El Salvador Government Integrity Project
Tetra Tech is working with the Government of El Salvador and civil society to improve transparency, accountability, and service delivery at the national and municipal level.
The U.S. Agency for International Development (USAID) focuses its assistance in El Salvador on programs that enhance prosperity, security, and good governance. Because reducing corruption and increasing citizen participation are key to the achievement of these objectives, Tetra Tech is implementing the USAID Government Integrity Project (GIP) to assist the Government of El Salvador and target municipalities to embrace and comply with transparency reforms, foster ethical behavior, and increase the professionalism of its public servants. Recent reforms to transparency and accountability laws have put citizens’ rights to public information and government oversight front and center. The project supports an emergent and vibrant Salvadoran civil society to improve its capacity to monitor public resources; to demand the free exercise of the right to public information; and to increase the participation of El Salvador’s most vulnerable populations in transparency and accountability initiatives.

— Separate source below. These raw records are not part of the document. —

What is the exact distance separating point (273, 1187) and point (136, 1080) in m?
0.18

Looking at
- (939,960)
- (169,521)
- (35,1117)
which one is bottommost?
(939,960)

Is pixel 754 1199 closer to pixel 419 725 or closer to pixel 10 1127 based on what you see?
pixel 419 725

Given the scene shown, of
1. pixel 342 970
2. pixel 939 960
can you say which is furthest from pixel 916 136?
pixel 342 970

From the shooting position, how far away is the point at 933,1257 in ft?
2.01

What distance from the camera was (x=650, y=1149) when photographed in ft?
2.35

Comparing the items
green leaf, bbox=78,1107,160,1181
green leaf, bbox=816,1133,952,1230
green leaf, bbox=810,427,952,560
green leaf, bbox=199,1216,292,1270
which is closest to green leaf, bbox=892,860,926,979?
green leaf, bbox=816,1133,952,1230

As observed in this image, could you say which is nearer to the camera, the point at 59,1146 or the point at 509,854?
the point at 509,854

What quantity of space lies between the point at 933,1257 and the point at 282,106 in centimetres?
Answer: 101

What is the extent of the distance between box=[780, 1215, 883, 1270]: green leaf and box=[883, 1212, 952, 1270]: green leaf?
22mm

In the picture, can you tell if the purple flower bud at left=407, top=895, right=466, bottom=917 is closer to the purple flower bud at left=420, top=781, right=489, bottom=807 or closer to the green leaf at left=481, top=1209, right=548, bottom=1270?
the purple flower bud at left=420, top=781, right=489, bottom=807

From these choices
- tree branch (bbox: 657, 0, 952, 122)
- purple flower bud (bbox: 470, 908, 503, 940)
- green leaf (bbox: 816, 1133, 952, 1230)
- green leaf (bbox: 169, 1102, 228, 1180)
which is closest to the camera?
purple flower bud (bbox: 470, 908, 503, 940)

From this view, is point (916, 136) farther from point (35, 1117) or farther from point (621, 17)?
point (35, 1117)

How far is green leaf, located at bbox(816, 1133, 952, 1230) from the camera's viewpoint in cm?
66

Through the GIP, five national-level agencies and 30 municipalities have undergone institutional strengthening, resulting in the implementation of 316 transparency mechanisms at the national and municipal level. These mechanisms include automated case and complaints management systems, transparency web portals, record management procedures and manuals, and process improvement tools—all of which promote transparency, accountability, and citizen participation. At the Public Defender’s Office (PGR), this has resulted in the creation of an Institutional Integrity Unit that uses the Institutional Integrity Model’s™ (IIM), a tool designed to measure an institution’s integrity health, results to formulate the PGR’s integrity measures and ensure that they are implemented.
Through the GIP, Tetra Tech also has trained 1,378 public information officers at the Institute of Access to Public Information (IAIP) to help Salvadorans exercise the rights guaranteed by the Access to Public Information Law. As part of its efforts to strengthen the capacities of anti-corruption institutions, the GIP promoted the formation of the Interinstitutional Working Group (GTIAC by its Spanish initials), a first of its kind inter-agency collaboration among six government agencies in charge of anticorruption actions to design and implement joint activities that strengthen the state’s response to corruption.
Guided by the belief that the right to access to public information is a keystone right that enables Salvadorans to exercise other rights guaranteed by their constitution, the GIP has supported more than 50 citizen oversight and advocacy efforts by civil society organizations, including organizations that work with the most vulnerable members of Salvadoran society. Among the most successful citizen oversight efforts supported by the project is the Advocacy and Legal Advice Center at FUNDE which provides free and confidential legal aid to victims and witnesses to corruption, and which, through its strategic litigation work, has brought before the Government Ethics Tribunal four cases of misappropriation of funds for pandemic relief during the COVID-19 pandemic.
Tetra Tech is using its IIM tool, to create a new, ethics-based institutional culture in five national-level institutions and 30 municipalities. By involving the entire institutional workforce of the Government of El Salvador in crafting plans to encourage ethical behavior and increase transparency, these institutions have improved access to information and gained public trust. We have rolled out an automated online system that allows municipalities to measure and track their IIM results, which the GIP has agreed to transfer to the Salvadoran Municipal Development Institute, thus ensuring that the IIM will be used consistently in all of El Salvador’s 262 municipalities and promoting its long-term sustainability.
The Government Integrity Project aims to increase accountability in oversight of public decisions, government actions, and the proper use of public resources by engaging a range of Salvadoran government partners with civil society. Through a grant to the Universidad Dr. Jose Matias Delgado, the project promoted dialogues between government agencies and civil society organizations about transparency and accountability culminating in the Acuerdo de País Contra la Corrupción, which outlined concrete actions that both civil society and government had to take to reduce corruption in El Salvador. By improving agency responsiveness, professionalizing the public service workforce, and building the capacity of civil society, Tetra Tech is helping foster citizen demand for accountability and transparency, while strengthening the government’s ability to satisfy that demand.